小时候订牛奶,装的都是玻璃瓶,送奶工第一天送来,第二天送的时候再把第一天的牛奶瓶带回去。
记得那时候我妈每天晚上都煮牛奶,送奶的叔叔总是风雨无阻。窗户缝都吹着冷气的冬夜,家里总是先把煤球炉烧上。好几次我都觉得大叔今天不会来了,但每次他又会在更迟的时间点出现,我对这位叔叔总有一种月黑风高雪中送炭的感动。
睡前一小杯,第二天再装上一杯带走。

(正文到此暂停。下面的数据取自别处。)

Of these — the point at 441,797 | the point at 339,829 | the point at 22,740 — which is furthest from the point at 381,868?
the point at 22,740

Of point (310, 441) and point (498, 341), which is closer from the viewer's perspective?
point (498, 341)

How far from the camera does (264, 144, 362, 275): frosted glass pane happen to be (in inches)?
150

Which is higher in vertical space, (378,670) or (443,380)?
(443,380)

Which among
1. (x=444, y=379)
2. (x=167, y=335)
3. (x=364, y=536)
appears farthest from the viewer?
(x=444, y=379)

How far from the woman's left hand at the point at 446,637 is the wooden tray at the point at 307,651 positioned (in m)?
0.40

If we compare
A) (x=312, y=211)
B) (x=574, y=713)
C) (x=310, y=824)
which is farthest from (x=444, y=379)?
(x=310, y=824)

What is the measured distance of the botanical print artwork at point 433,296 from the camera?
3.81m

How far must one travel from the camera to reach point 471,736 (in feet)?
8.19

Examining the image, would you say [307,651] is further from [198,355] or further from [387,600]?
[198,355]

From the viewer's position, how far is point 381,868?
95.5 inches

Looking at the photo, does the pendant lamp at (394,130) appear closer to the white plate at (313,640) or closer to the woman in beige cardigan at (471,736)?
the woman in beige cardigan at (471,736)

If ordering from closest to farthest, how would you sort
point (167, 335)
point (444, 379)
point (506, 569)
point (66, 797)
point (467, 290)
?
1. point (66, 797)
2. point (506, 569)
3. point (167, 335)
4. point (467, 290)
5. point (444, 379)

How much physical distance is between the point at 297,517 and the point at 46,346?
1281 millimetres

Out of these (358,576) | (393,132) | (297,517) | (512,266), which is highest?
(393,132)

刚热好的牛奶总是特别的烫,隔着我的小奶杯,我都能感受到塑料瓶在发烫、变软,散发出它常温状态下所不具备的特殊气味。小时候的我觉得混着塑料瓶子味道的牛奶就是家的气息。奶瓶就是母亲对我的一种关切。
成年人的认知告诉我,一次性餐具特别不环保,而且即使知道这个道理,人依旧还是随着这个问题时代去妥协,花钱购买这些只图一时爽的污染源也不会想着花钱去避免它。

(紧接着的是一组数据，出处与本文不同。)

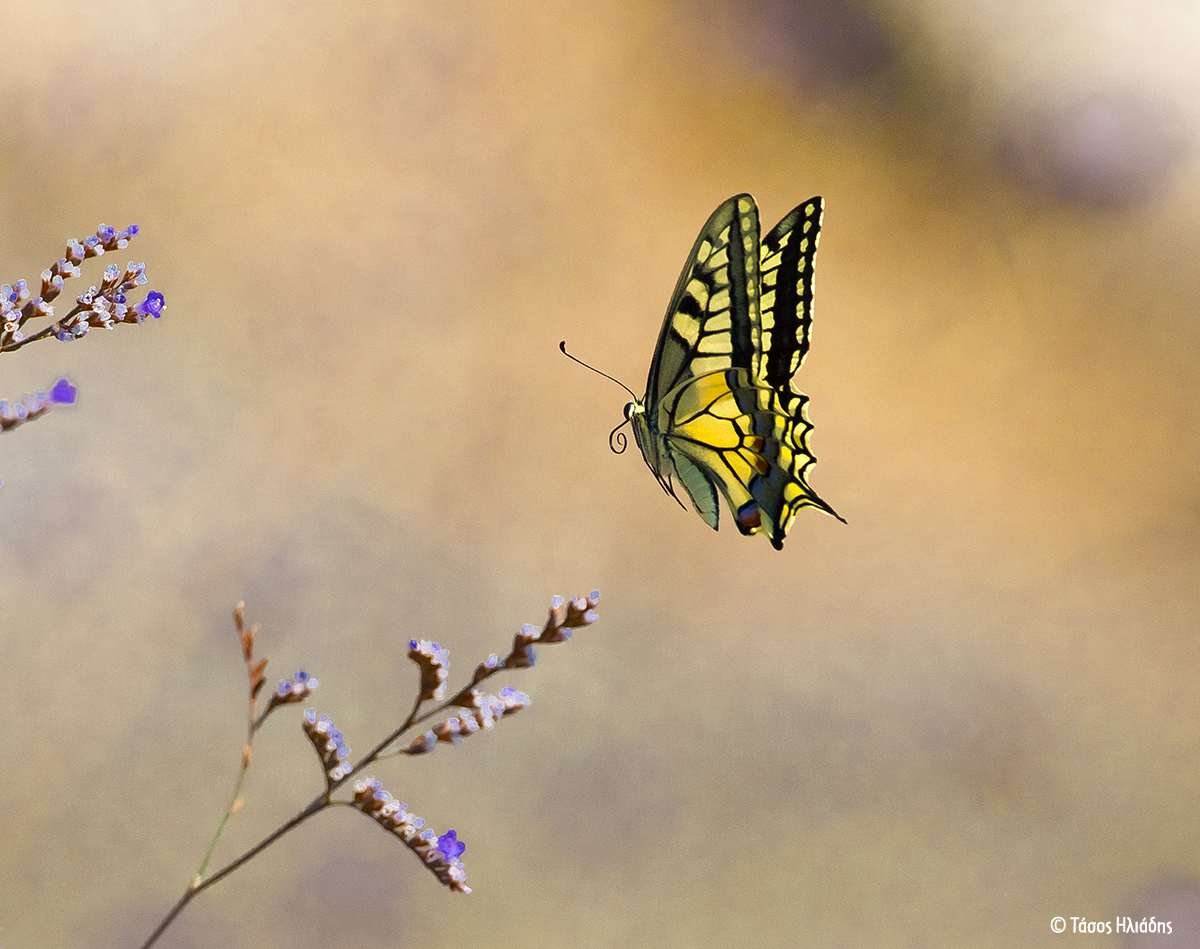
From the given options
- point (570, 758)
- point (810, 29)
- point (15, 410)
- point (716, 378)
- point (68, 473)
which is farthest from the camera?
point (810, 29)

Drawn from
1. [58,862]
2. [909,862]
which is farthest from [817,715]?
[58,862]

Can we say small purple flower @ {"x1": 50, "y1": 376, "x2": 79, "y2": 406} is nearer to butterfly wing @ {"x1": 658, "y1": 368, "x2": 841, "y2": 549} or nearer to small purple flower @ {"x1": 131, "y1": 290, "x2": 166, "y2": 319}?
small purple flower @ {"x1": 131, "y1": 290, "x2": 166, "y2": 319}

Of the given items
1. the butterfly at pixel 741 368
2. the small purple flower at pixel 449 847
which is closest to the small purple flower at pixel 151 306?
the small purple flower at pixel 449 847

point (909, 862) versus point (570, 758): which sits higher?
point (570, 758)

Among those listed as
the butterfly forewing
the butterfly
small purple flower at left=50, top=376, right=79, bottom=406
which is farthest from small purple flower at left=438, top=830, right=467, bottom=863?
the butterfly forewing

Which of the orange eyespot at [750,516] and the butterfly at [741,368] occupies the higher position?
the butterfly at [741,368]

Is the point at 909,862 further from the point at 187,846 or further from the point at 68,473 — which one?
the point at 68,473

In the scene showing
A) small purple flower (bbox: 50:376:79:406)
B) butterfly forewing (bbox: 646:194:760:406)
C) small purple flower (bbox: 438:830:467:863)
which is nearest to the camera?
small purple flower (bbox: 50:376:79:406)

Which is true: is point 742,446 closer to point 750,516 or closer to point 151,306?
point 750,516

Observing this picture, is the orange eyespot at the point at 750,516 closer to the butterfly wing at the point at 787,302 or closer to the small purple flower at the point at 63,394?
the butterfly wing at the point at 787,302
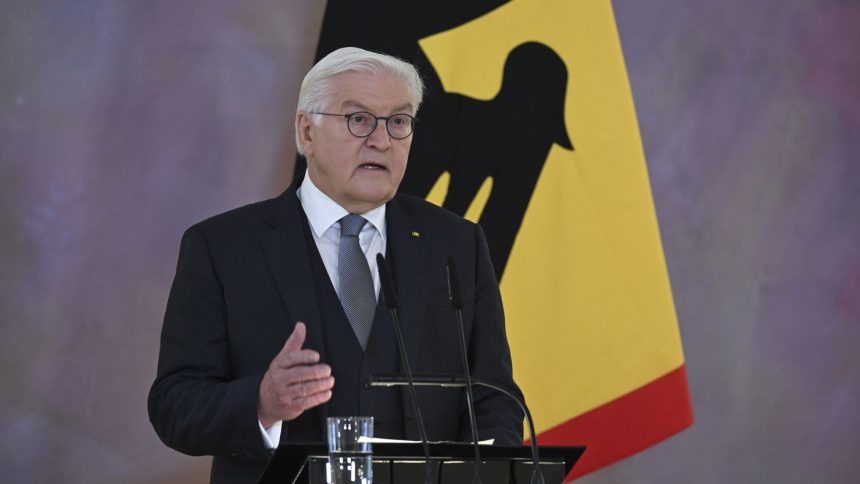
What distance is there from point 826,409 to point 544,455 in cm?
278

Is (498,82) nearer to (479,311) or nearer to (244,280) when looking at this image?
(479,311)

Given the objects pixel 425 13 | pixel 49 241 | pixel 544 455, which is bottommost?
pixel 544 455

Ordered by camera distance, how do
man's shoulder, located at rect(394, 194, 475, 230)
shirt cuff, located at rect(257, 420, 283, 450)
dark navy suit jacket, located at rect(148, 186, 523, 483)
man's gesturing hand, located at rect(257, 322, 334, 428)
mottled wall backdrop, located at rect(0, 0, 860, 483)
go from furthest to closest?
mottled wall backdrop, located at rect(0, 0, 860, 483) < man's shoulder, located at rect(394, 194, 475, 230) < dark navy suit jacket, located at rect(148, 186, 523, 483) < shirt cuff, located at rect(257, 420, 283, 450) < man's gesturing hand, located at rect(257, 322, 334, 428)

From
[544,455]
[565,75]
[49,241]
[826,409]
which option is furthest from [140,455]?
[826,409]

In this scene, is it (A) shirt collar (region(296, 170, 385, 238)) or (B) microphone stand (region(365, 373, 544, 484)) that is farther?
(A) shirt collar (region(296, 170, 385, 238))

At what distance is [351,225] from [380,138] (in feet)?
0.74

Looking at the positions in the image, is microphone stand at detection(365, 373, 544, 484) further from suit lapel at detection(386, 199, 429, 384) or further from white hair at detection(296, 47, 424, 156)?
white hair at detection(296, 47, 424, 156)

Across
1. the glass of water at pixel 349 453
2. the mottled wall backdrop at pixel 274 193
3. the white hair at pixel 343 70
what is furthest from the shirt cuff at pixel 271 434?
the mottled wall backdrop at pixel 274 193

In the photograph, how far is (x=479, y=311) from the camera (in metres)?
2.94

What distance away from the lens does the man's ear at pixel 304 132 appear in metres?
2.96

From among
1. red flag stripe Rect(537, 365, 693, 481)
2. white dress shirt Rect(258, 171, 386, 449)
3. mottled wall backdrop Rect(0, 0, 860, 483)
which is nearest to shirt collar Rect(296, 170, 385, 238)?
white dress shirt Rect(258, 171, 386, 449)

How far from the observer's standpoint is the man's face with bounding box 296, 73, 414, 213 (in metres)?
2.84

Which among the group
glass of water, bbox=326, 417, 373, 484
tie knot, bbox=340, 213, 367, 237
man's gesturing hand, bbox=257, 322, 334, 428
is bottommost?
glass of water, bbox=326, 417, 373, 484

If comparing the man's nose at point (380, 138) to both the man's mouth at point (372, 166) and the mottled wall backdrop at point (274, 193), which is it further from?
the mottled wall backdrop at point (274, 193)
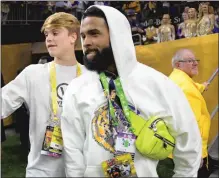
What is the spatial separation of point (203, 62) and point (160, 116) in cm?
275

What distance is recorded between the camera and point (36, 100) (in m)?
2.13

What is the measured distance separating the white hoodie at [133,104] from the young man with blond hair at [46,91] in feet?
1.20

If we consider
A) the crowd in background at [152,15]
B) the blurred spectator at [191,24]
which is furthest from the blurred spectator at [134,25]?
the blurred spectator at [191,24]

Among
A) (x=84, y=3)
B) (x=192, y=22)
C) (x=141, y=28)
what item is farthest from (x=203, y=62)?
(x=84, y=3)

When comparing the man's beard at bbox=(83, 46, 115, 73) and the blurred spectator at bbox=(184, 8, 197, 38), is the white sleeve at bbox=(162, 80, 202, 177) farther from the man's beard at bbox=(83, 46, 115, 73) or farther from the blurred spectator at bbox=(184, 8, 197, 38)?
the blurred spectator at bbox=(184, 8, 197, 38)

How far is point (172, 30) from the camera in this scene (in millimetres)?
4750

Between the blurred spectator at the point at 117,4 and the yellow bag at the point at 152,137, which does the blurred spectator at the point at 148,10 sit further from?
the yellow bag at the point at 152,137

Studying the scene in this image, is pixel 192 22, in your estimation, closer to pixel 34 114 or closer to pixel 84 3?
pixel 84 3

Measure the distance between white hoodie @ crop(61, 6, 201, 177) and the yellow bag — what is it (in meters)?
0.03

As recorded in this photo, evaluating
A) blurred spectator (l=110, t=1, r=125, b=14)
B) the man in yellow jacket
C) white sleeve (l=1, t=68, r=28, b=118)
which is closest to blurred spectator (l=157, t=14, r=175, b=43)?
blurred spectator (l=110, t=1, r=125, b=14)

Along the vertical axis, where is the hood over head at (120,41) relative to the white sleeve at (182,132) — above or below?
above

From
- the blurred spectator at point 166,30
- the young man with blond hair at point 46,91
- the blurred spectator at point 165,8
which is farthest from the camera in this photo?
the blurred spectator at point 165,8

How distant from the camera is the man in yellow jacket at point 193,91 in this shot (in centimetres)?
284

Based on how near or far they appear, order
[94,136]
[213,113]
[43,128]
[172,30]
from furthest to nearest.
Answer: [172,30], [213,113], [43,128], [94,136]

我也终于明白混着可溶性塑料的牛奶是有毒的。在妈妈对我无知的想象中,弱智的我的确避免了直接流血或死亡的伤害,留下的是更持久的记忆和无形的毒素。就像语言,文字和国籍一样,人生而无从避免,生命本身就是狭窄坐标上的一个点,看人自己如何去评价,如何去选择。更多的时候我都需要通过行为去反省情绪,通过情绪去了解自我,看见自己的狭窄才会发现自己的宽广与陌生,只因更多的时候我依旧是点状的存在。